Crime

A Tacoma grandma was the pizza-shop mom. She was on a delivery when the fatal wreck happened

On one of Marianne Burton's last shifts at the pizza shop where she worked, the 60-year-old grandmother of two found herself dancing to music by Drake.

She hadn't known who the Canadian rap artist was, coworkers told Burton's family, but she liked the tunes.

"They seemed to be like a close family," Burton's daughter, Amber Falaschi, said about the Domino's Pizza at 8442 Pacific Ave.. in Tacoma.

unnamed (2).jpg
Marianne Burton Family courtesy photo

Burton died April 18 as she was making a pizza delivery, when a speeding driver crashed into her Prius, her family and investigators said.

After the wreck, Falaschi spoke with pizza shop's owner and a manager, who told her Burton was something like the store mom for her coworkers.

“I had a chance to talk to the owner of that location, and thanked him for the opportunity, the time that she spent there,” Falaschi said. “He said that it was really hard, obviously, on all of her coworkers, especially the younger ones. They really looked at her as a very motherly figure.”

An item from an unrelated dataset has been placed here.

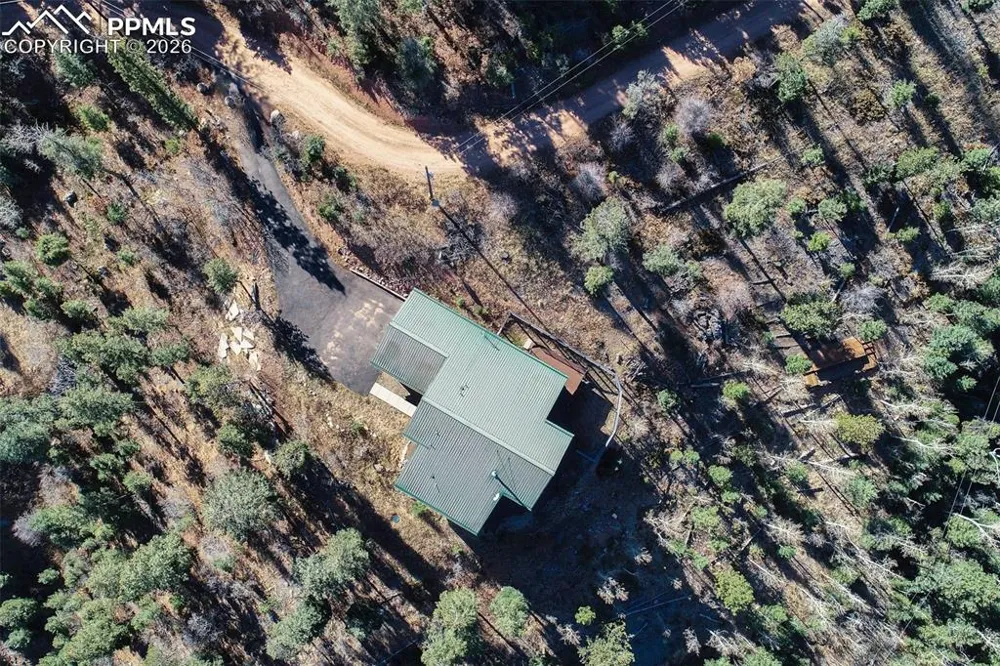 9110 Mountain Road Cascade, CO 80809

Burton had worked at the shop since September or October. In part, it helped her make some money before retirement. It also partly helped stave off loneliness.

She saw her family often, but living alone could be isolating.

“It was just healing for her to have more people in her circle,” Falaschi said.

She also cleaned houses a few days a week, and was close with her clients, who were devastated to learn about the wreck, Falaschi said.

Those families and the pizza shop crew were welcome Friday at Burton's funeral at Mountain View Funeral Home in Lakewood.

The woman accused of causing the wreck, 25-year-old Win Gikonyo, has been charged with vehicular homicide.

Pierce County prosecutors said she was going more than 100 miles per hour when she hit Burton near McKinley Avenue East and 84th Street East. After the crasih, Gikonyo allegedly hissed, rolled around in the street and told investigators, "Life goes on."

Deputy prosecutor Tim Jones said in court April 20 that Gikonyo was in a "crisis cell" at the Pierce County Jail, and appeared to suffer from "severe mental health issues."

Defense attorney Michael Stewart agreed with that assessment, and Superior Court Commissioner Meagan Foley ordered a mental health evaluation to determine whether Gikonyo is competent to stand trial.

"The entire Gikonyo family is devastated by what has happened," Stewart said after the hearing. "Their thoughts and prayers are with the Burton family at this time."

Burton is survived by her two children, two grandchildren, five siblings and her mother.

The family said Burton loved her family; her tabby cats, SarSar and Booter; and all things science fiction.

And she was proud of the four years she spent in the Air Force as a young woman, working on planes.

“To any family that loses someone, it’s personal,” said Burton's son, James Burton. “You’ve taken away a pillar of someone’s life, and you can’t just fill that in. ... She just loved.”

An example: Burton was a regular at her teenage granddaughter’s softball games, which made the first one following the wreck hard.

“At the end of the game she just broke down,” Falaschi said.

Both with family and at work, loved ones said Burton was cheerful.

The Domino's manager told Burton's family she would teasingly ask Burton why she was so happy, and jokingly tell her to stop.

To which Burton would laugh and say: "No."